Bush shored up his dominant position

By Tom Oliphant, Globe Columnist, 12/03/99

id anybody really think that President-in-Waiting George W. Bush was going to be asked to spell ''cat'' last night and that he would answer ''k-h-a-d-t''?

In a classic example of front-runner rules, front-runner luck, front-runner standards (low) and front-runner expectations (even lower), the Texas governor began the countdown to the country's first primary with a stolid but solid shoring-up of his dominant position in the race.

John McCain, by contrast, had some bad luck - especially in the form of two straight, cheap questions about his alleged temper and lack of Senate Club support. But he also failed to offer a compelling difference with Bush that matters enough to voters to justify a vote, and that was no one's fault but his.

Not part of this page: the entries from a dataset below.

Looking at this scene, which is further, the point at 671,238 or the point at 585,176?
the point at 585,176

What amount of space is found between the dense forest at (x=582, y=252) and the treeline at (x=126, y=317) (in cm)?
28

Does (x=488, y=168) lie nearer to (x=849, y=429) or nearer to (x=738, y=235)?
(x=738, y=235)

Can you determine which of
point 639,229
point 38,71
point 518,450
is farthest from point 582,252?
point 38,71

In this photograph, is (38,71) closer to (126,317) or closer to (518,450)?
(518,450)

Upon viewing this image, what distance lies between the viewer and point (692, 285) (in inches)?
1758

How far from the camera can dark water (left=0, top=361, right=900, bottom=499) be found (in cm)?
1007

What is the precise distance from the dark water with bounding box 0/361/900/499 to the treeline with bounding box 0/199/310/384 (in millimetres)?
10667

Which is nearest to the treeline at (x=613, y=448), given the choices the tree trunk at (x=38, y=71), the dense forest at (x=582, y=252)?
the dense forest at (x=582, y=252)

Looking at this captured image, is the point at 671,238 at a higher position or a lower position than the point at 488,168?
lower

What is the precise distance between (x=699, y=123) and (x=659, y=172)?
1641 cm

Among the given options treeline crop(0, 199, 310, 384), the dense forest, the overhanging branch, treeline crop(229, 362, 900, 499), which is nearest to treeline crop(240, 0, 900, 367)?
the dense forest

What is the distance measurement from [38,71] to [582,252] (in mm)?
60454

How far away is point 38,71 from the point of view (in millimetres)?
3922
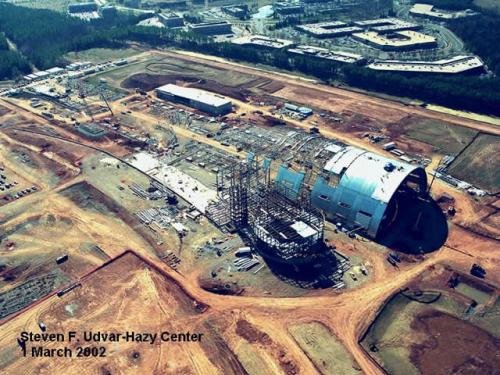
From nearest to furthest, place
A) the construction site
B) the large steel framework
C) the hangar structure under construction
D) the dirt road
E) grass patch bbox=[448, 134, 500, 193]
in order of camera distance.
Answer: the construction site → the large steel framework → the hangar structure under construction → grass patch bbox=[448, 134, 500, 193] → the dirt road

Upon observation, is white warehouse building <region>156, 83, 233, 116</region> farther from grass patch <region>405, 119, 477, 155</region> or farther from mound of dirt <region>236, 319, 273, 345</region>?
mound of dirt <region>236, 319, 273, 345</region>

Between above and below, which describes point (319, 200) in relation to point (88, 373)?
above

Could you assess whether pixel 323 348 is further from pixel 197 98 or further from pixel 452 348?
pixel 197 98

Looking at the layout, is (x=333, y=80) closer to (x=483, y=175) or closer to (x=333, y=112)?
(x=333, y=112)

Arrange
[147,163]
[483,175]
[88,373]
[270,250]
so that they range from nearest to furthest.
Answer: [88,373] → [270,250] → [483,175] → [147,163]

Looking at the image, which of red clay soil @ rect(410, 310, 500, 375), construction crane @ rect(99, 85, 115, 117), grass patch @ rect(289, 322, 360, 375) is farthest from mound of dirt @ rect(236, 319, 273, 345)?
construction crane @ rect(99, 85, 115, 117)

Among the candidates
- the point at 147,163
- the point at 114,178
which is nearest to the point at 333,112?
the point at 147,163
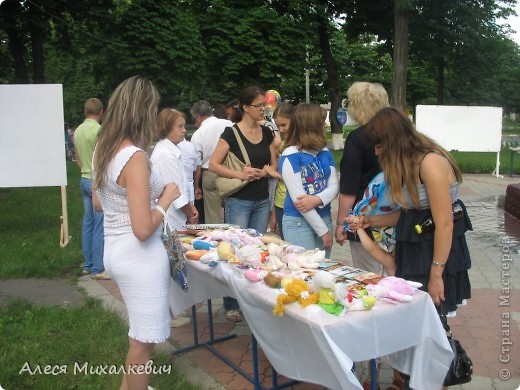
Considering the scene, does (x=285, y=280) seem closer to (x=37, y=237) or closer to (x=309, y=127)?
(x=309, y=127)

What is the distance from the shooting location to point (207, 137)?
5.50 metres

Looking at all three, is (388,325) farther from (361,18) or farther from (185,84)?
(361,18)

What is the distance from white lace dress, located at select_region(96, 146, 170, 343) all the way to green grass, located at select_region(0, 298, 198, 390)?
2.73ft

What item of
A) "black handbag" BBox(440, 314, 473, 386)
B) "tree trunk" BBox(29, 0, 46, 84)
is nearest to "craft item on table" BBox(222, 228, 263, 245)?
"black handbag" BBox(440, 314, 473, 386)

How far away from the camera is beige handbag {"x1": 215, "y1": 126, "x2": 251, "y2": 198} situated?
4137mm

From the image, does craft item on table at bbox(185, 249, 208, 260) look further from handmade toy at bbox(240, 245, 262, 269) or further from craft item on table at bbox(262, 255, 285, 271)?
craft item on table at bbox(262, 255, 285, 271)

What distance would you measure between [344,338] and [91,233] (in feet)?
13.6

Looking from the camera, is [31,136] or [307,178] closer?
[307,178]

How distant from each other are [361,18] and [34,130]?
21823mm

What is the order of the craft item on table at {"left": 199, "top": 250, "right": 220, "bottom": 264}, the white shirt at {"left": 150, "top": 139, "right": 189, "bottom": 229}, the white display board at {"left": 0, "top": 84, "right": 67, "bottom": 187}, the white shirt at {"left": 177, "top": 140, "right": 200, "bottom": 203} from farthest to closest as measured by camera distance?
the white display board at {"left": 0, "top": 84, "right": 67, "bottom": 187} < the white shirt at {"left": 177, "top": 140, "right": 200, "bottom": 203} < the white shirt at {"left": 150, "top": 139, "right": 189, "bottom": 229} < the craft item on table at {"left": 199, "top": 250, "right": 220, "bottom": 264}

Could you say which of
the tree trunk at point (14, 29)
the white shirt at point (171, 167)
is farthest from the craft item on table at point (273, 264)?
the tree trunk at point (14, 29)

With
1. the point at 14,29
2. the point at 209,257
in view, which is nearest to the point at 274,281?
the point at 209,257

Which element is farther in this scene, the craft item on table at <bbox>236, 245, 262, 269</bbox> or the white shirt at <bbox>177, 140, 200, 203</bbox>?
the white shirt at <bbox>177, 140, 200, 203</bbox>

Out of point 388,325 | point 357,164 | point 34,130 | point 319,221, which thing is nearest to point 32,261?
point 34,130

Bush did it the ugly way, with mindless repetion of bromides, a rigged non-debate that kept him from having to deal directly with challenges to his issue positions (notably on tax cuts), and a good enough memory to be able to continually repeat, Stepford-style, that Texas is the second largest state and one of the world's largest economies, that he has been re-elected after cutting taxes twice, has excellent relations with Mexico, and thinks that ''vision, judgemnt and leadership'' are what counts in foreign policy.

But he will win many hearts and minds with his gorgeous putdown of New Jersey Geek Steve Forbes, who has been running a cheap-shot TV commercial slamming Bush for the alleged sin of keeping an open mind about a higher retirement age for Social Security. Bush stunned Forbes by quoting from a 1977 Forbes column that advocated that exact idea.

Forbes was so flustered last night that he blurted out a delicious Spoonerism during a comment on the tax system that could have applied to the evening, ''The stack is decked.''

That it was. But the job of challenger is to knock of a front-runner, stacked decks notwithstanding. Last night, the challengers, above all McCain, missed a golden chance.

Thomas Oliphant is a Globe columnist.